Mineração na caatinga: o pesadelo das comunidades rurais
“A verdade é simples e direta: extratoras de minerais e empreiteiras
atuam de forma ditatorial quando implantam seus projetos no interior do país”.
Veja a matéria completa:
(Por Najar Tubino, da Carta Maior)
Raimundo Dias da Silva Santos mora em Campo Alegre de Lourdes, a 799 km
de Salvador, região do semiárido baiano, onde o IBGE registra o maior número de
estabelecimentos da agricultura familiar – 665.680 – no país. Seu Raimundo é o
exemplo das mudanças que vêm ocorrendo no semiárido nos últimos anos, com as
políticas públicas implantadas pelo governo federal e executadas pela ASA. A
família conta com cisterna que capta água da chuva e uma cisterna de produção,
que viabiliza a criação de animais, principalmente cabras. Ele recebe
assistência técnica do Instituto da Pequena Agropecuária Apropriada (IRPAA),
que atua no semiárido da Bahia há 25 anos. Vivendo há 40 anos em Campo Alegre
de Lourdes, considera a caatinga um lugar bom para se viver, desde que se
aprenda com a convivência.
Porém, nos últimos anos uma série gigantesca de investimento tem
assolado o mesmo semiárido. Pode ser uma contradição histórica, mas uma terra
que exige muito sacrifício para as famílias de agricultores e camponeses
viverem, é muito rica em minerais. A Bahia pretende ser o terceiro polo mineral
do país e já recebeu mais de cinco bilhões de reais em investimentos. Em Campo
Alegre de Lourdes, o Grupo Galvani explora fosfato, que é um dos componentes
dos fertilizantes químicos, como fonte de fósforo. O Grupo Galvani tem uma
fábrica em Luis Eduardo Magalhães território da soja, do algodão e milho do
agronegócio. As minas ficam onde estão as comunidades rurais, como a do seu
Raimundo, a Lagoa do Boi. A região é o semiárido, onde chove no máximo 700 mm
por ano. E as extratoras de minerais precisam de muita água.

» Listagem de dados:
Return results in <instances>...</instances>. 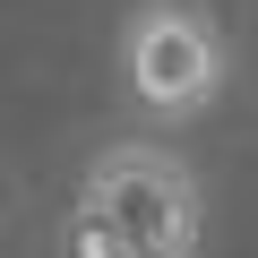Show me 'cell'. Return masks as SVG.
<instances>
[{"mask_svg":"<svg viewBox=\"0 0 258 258\" xmlns=\"http://www.w3.org/2000/svg\"><path fill=\"white\" fill-rule=\"evenodd\" d=\"M224 26L198 9V0H138L120 18V78L129 103L155 120H189L224 95Z\"/></svg>","mask_w":258,"mask_h":258,"instance_id":"cell-1","label":"cell"},{"mask_svg":"<svg viewBox=\"0 0 258 258\" xmlns=\"http://www.w3.org/2000/svg\"><path fill=\"white\" fill-rule=\"evenodd\" d=\"M78 207H95L120 232L129 258H189L198 249V181L164 147H138V138H129V147H103Z\"/></svg>","mask_w":258,"mask_h":258,"instance_id":"cell-2","label":"cell"}]
</instances>
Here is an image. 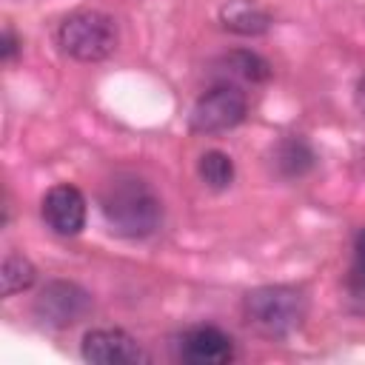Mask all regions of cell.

» Responda ao seguinte:
**1.** Com base na matéria sobre mineração na caatinga, responda:
(a) Há quantos anos seu Raimundo vive em Campo Alegre de Lourdes?
(b) Que mineral o Grupo Galvani explora em Campo Alegre de Lourdes?
(c) Quanto chove, no máximo, por ano na região?
**2.** Por favor, dê continuidade à matéria sobre mineração na caatinga a partir da última frase dela.
As linhas não têm relação com a matéria sobre mineração na caatinga.

» Tarefas resolvidas:
**1.**
(a) Há 40 anos.
(b) Fosfato.
(c) No máximo 700 mm por ano.

**2.**
Água do açude para lavar o minério
A Ferbasa explora cromo em Andorinhas, onde o DNOCS tem um açude, que
segundo a empresa foi construído levando em conta as atividades da empresa. No
ano passado o açude estava com 30% da sua capacidade – 13 milhões de litros -,
em consequência de três anos de seca. Mais de 100 famílias dependem da pesca do
açude, que também serve de fonte para os animais. Houve protesto das
comunidades, que exigiam uma menor captação da água, pois a prioridade, pelo
menos teoricamente, deve ser saciar a sede dos humanos. A empresa expediu um
comunicado dizendo que usaria das prerrogativas da outorga concedida pela
Agência Nacional de Águas válida até 2021, e que a água é indispensável para o
funcionamento da empresa, dos empregos, dos 2% de receita que o município
recebe, entre outras coisas.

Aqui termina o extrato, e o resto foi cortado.